Иероглифы Сихотэ-Алиня (Мелентьев) - страница 24

— Так шо я тебе рассказывал? — спросил Почуйко у Васи.

— Сосед у вас был… — живо откликнулся паренек и улыбнулся.

— Ага, был. И скажи, скупее его во всей станице не было. С клуба, бывало, идет в праздник, когда улица вроде бы убрана, и то полные жмени барахла насобирает. Там сена клочок, там щепку, там гайку, а то косточку — в утиль сдавал. И вот, понимаешь, завел он свинью. Кабанчика. А жадный же. Кормов жалко. Так он, паразит, как приспособился? Как только народ на боковую, он — на порожек, кабанчика — из закутка. Кабанчик туда, кабанчик сюда. Жрать ему хочется, аж визжит, побегает, побегает — и на какой-нибудь огород заберется. Наестся и — домой. Ну, заметили. Отвадили. А кабанчик — растет, жратвы ему больше трэба. Да держи ты как следует! — прикрикнул Почуйко на Аркадия и опять мирно, с остановками и почти без украинских словечек продолжал: — Вот сосед и надумал пускать его на колхозную картошку. Как раз в тот год надоумили нас яровизированную картошку сажать. А то до этого- у нас ее почти что не было. Ну и там поймали. Оштрафовали. Сосед аж вызверился и решил: «Зарежу, а то тот кабанчик и меня съест». А жадный же. Бойца — моего, значит, батьку — пригласить не хочет. Решил сам колоть. Ну, выточил свайку, за ухом кабанчика почесал и впорол ему свайку под лопатку. У бати это как выходило? Ударит, кабан только хрюкнет и на боковую. А этот-то вместо левой, где сердце, под правую лопатку угодил. Кабанчик и взвейся. Как тигра стал. Носится по двору, верезжит и «а соседа кидается. А он длинный, худой, по двору сигает и орет: «Ратуйте!» А чего ж тут ратувать, тут бежать нужно со двора. А не убежишь. У жадных ведь как? Раньше всего забор справный, чтоб не то что воры, а даже кура чужая не протиснулась. Вот сосед и косится вдоль забора, а протискаться ему некуда. Тут батя выскочил и кричит мне: «Заряжай, Андрюшка, ружье картечью, а то подранок этот соседа съест»!

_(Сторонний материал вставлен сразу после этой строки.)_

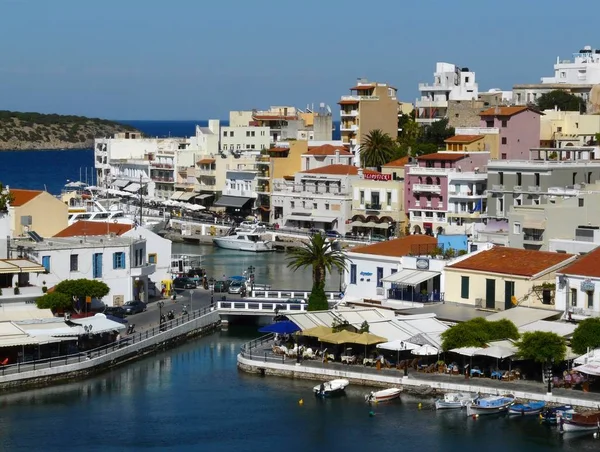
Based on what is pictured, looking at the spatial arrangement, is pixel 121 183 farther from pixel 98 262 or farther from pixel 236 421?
pixel 236 421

Андрей вздохнул и вывернул задний медвежий окорок, который он кончил подрезать. Шкура повернулась, и темная ладошка медвежьей лапы по-детски беспомощно легла на освещенный ярким, предзакатным солнцем песок и нежно зарозовела под ним. И когти, и чернота — все было в ней звериное, и все-таки было и что-то очень человечье, грустно-беспомощное.

Аркадий уставился на эту темную, слегка розовеющую ладошку и вдруг понял, что вся эта распластанная, освобожденная от шкуры туша несет на себе какие-то человеческие черты, и ему стало по-настоящему страшно. Он выпрямился и, отставляя от тела окровавленные руки, с ужасом смотрел на ладошку.